If burning calories is your main goal when you swim, steer clear of overheated pools. The colder the water, the more energy your body requires to maintain its normal operating temperature. And so it burns fat.

"The key in swimming is technique," remarked Ulrich Ossenberg, who has run a swimming school in the German town of Schmallenberg for 25 years. A person who is running can place one foot ahead of the other any way he likes, and still arrive at a finish line 40 kilometres away, he pointed out.

When swimming, however, "it's important that your movements are bio-mechanically correct," Ossenberg said.

The breaststroke is not wholly advisable from an orthopaedic standpoint, especially for people who perform it improperly by keeping the head bent back out of the water instead of submerging it and propelling the body forward underwater in a flat, stretched position. Stiff neck muscles can be the price of keeping a hairdo in place.

Another problem is the breaststroke's "frog kick," which can strain the knee joint.

"The knee joint is a hinge joint and ill-suited to the breaststroke," Baartz said. "That's why a lot of people twist their hips and don't move their legs synchronously." Baartz said that nearly one in two people made this mistake when swimming the breaststroke. Recreational swimmers should make sure to move both legs simultaneously.

"The backstroke is the most relaxed swimming style," Ossenberg said. As in "the jellyfish" or "dead man's float," the body lies on the water, breathing is easy, and movement can be reduced nearly to swimming in place.

By "backstroke" Ossenberg did not mean the competitive swimming style that is swum on the back. "That's the back crawl," he said. "The backstroke is like the breaststroke: The arms are spread outward and then drawn in again."

The fastest swimming style is the front crawl, which is nearly universally swum in freestyle competitions. Both arms and legs move alternately. Breaths are usually taken by turning the head to the side after after every cycle of movement. Sometimes breaths are taken alternately from the left and right sides, with the face remaining underwater for a full arm cycle.

According to Baartz, many recreational swimmers overuse their legs when doing the front crawl. "Most of them get out of breath because they're ceaselessly wriggling their legs," he said. "The legs have big muscle groups and have to be supplied with a lot of energy, but they account for no more than 20 per cent of the propulsion in a front crawl."

Hence swimmers should rely on arm strength when doing the front crawl - and the back crawl too.

Swimming instructor Annette Gasper, who runs a company in Darmstadt called Total Training Europe/Swimpower.de and helps recreational swimmers optimise their technique, is an expert on the perfect front-crawl style.

"Effective swimming boils down to three criteria: posture in the water, breathing and how to generate as much propulsion as possible," she said.

"For the front crawl, the body should lie flat as a board in the water," Gasper explained. "The less frontal resistance you offer the water, the faster you can go."
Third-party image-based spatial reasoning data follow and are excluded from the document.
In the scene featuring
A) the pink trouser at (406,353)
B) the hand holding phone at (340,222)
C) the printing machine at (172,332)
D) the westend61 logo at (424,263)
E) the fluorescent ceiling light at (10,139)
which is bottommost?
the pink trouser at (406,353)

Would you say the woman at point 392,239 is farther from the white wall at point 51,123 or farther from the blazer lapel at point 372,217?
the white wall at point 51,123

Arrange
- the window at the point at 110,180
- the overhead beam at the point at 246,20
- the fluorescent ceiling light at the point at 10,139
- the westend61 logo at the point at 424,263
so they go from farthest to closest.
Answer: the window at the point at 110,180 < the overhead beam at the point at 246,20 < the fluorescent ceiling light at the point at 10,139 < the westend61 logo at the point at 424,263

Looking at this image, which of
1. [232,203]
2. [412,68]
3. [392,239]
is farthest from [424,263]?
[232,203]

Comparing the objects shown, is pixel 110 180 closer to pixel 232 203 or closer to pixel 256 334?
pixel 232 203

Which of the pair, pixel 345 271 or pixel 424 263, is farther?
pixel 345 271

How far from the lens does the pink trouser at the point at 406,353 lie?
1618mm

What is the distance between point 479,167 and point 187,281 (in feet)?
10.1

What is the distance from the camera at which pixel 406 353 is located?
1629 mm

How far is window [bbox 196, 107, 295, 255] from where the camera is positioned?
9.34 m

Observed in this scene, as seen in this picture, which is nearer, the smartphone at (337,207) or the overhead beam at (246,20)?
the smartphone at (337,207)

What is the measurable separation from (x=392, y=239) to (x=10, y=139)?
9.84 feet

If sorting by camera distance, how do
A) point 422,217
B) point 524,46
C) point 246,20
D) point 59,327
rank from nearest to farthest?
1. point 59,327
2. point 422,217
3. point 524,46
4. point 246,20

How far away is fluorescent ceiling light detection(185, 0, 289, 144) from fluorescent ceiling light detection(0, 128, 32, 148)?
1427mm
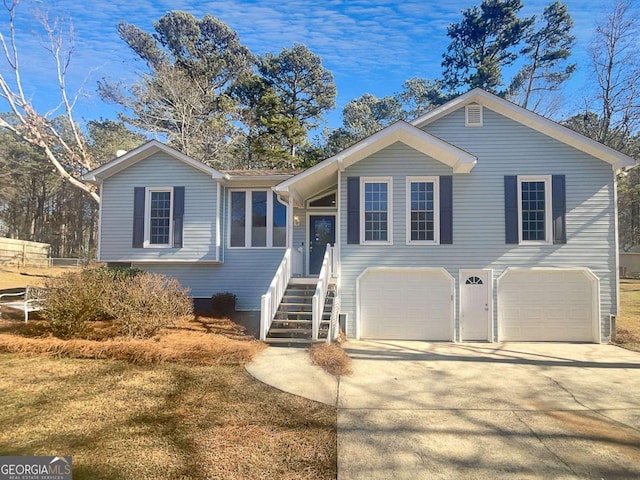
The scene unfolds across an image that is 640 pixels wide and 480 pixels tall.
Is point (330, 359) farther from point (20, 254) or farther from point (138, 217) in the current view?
point (20, 254)

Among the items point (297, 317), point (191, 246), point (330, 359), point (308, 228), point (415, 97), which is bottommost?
point (330, 359)

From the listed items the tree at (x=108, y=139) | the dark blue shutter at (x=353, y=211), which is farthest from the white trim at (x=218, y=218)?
the tree at (x=108, y=139)

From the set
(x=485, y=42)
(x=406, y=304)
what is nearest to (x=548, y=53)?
(x=485, y=42)

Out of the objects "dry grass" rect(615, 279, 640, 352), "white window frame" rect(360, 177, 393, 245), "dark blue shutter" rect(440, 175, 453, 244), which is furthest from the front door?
"dry grass" rect(615, 279, 640, 352)

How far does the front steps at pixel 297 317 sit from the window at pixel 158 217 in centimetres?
474

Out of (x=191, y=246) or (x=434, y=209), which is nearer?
(x=434, y=209)

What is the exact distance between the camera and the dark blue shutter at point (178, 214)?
12195 millimetres

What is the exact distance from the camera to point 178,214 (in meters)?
12.2

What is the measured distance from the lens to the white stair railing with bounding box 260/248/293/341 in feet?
Answer: 27.6

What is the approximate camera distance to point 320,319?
8789 millimetres

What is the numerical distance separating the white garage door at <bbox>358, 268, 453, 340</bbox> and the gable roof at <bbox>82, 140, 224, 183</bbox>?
5914 millimetres

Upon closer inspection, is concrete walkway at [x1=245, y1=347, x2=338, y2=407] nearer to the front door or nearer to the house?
the house

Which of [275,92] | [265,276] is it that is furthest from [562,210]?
[275,92]

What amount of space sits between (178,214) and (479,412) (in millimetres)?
10201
Gasper said that many recreational swimmers, fearful of becoming disoriented, lifted their head out of the water. This "ruined their posture" because their body then tilted, their feet sank, and effective propulsion became impossible.

To effectively generate propulsion during the front crawl, the forearms must form a paddle that moves downward in front of the belly until the thumb reaches thigh-level. The elbow is then lifted slightly and the arm stretched forward out of the water.

Under no circumstances should a stretched arm move downward underwater like a mill wheel.

"If you push down a stretched arm, you lift the upper body out of the water," Gasper warned.